ヘカーティア「……諏訪子。貴方の仲間よ。」
妹紅「……意識が無いんじゃ無かったのか?」
ヘカーティア「無いわよ。でも、こうしたいの。」
妹紅「……そうか。」
その時、諏訪子の身体がピクリと動いた。
妹紅・ヘカーティア「!!」
そして、諏訪子の目がゆっくりと開かれた。
諏訪子「……んん……」
妹紅「……諏訪子……!無事で良かった……!」
私の視界が曇った気がしたが、気のせいだろう、きっと。
諏訪子「……妹紅……!……と、えーっと……?」
ヘカーティア「ヘカーティア・ラピスラズリよ。貴方を護ってたの。」
諏訪子「……そうなの……?……ありがとう。」
諏訪子に会えた。それだけで私の気分は大分軽くなった。
……だが、まだあの2人の意識が戻っていない。
妹紅「……ヘカーティア。お前は能力を扱えるのか?」
ヘカーティア「え?問題無いけど。」
妹紅「……神の力って奴か……。ただ、その内使えなくなるだろうよ。諏訪子がそうだった。」
ヘカーティア「さて、どうかしらねえ?」
妹紅「……まあいいや。
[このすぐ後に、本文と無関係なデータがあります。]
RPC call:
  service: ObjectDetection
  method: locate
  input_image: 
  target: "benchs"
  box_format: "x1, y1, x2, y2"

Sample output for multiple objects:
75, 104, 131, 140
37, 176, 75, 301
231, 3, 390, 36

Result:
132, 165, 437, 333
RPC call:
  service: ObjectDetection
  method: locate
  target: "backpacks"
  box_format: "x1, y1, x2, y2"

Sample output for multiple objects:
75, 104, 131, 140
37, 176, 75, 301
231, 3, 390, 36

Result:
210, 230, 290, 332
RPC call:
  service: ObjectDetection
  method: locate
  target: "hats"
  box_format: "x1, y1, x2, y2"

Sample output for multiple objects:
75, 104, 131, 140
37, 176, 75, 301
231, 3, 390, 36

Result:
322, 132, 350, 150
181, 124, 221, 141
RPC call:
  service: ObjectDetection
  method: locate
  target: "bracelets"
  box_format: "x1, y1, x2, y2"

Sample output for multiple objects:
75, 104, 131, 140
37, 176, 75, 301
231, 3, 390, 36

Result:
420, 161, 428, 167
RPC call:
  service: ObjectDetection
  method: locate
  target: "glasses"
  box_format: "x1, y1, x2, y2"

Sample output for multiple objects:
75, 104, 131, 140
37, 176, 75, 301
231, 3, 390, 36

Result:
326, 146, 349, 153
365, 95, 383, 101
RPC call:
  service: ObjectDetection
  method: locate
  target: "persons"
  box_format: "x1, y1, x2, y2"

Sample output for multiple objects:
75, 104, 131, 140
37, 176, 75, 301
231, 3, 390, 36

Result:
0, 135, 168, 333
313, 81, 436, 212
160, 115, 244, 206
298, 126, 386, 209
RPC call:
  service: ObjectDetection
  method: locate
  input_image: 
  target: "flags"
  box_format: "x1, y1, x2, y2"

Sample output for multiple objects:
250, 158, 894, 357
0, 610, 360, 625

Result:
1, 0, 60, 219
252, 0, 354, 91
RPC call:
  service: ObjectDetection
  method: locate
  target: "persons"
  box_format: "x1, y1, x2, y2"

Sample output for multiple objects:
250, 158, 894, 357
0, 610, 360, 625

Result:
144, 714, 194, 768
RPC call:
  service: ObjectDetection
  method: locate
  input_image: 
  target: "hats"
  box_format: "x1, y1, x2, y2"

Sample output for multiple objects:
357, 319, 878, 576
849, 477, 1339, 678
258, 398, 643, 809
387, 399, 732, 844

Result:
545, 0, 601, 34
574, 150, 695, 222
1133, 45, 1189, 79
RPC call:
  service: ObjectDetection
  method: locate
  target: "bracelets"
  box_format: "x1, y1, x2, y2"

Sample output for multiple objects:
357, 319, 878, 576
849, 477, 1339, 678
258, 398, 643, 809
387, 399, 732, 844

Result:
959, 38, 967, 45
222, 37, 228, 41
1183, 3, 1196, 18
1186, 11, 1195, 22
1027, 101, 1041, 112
……じゃあ、その能力であの2人を治療出来ないのか?」
ヘカーティア「私の能力はそういう系統じゃないけど、『別の私』を張り込みで看病させる事は出来るわ。」
妹紅「ほう、そんな事が出来るのか。じゃあ、頼む。」
ヘカーティア「分かったわ。」
ヘカーティアはそう言うと、左右にそれぞれ青髪と黄髪のヘカーティアを召喚(?)し、狸の旦那とぬえの看病を始めた。
ヘカーティア「これで良し。」
妹紅「……ありがとう。」
ヘカーティア「いえいえ。……そうだ、残りの私、つまり貴方と話している私は貴方と共に行きたいんだけど、良いかしら?」
妹紅「……私は問題無い。」
諏訪子「……私も、大丈夫。だって、命の恩人だから……。」
ヘカーティア「じゃ、ご一緒させて貰うわよん。よろしくね。」
妹紅「お、おう、よろしく。あ、私は藤原妹紅だ。」
諏訪子「……私は洩矢諏訪子よ。」
ヘカーティア「ええ。よろしくね、妹紅、諏訪子。」
私は久しき仲間と地獄の女神と共に、この場を後にした。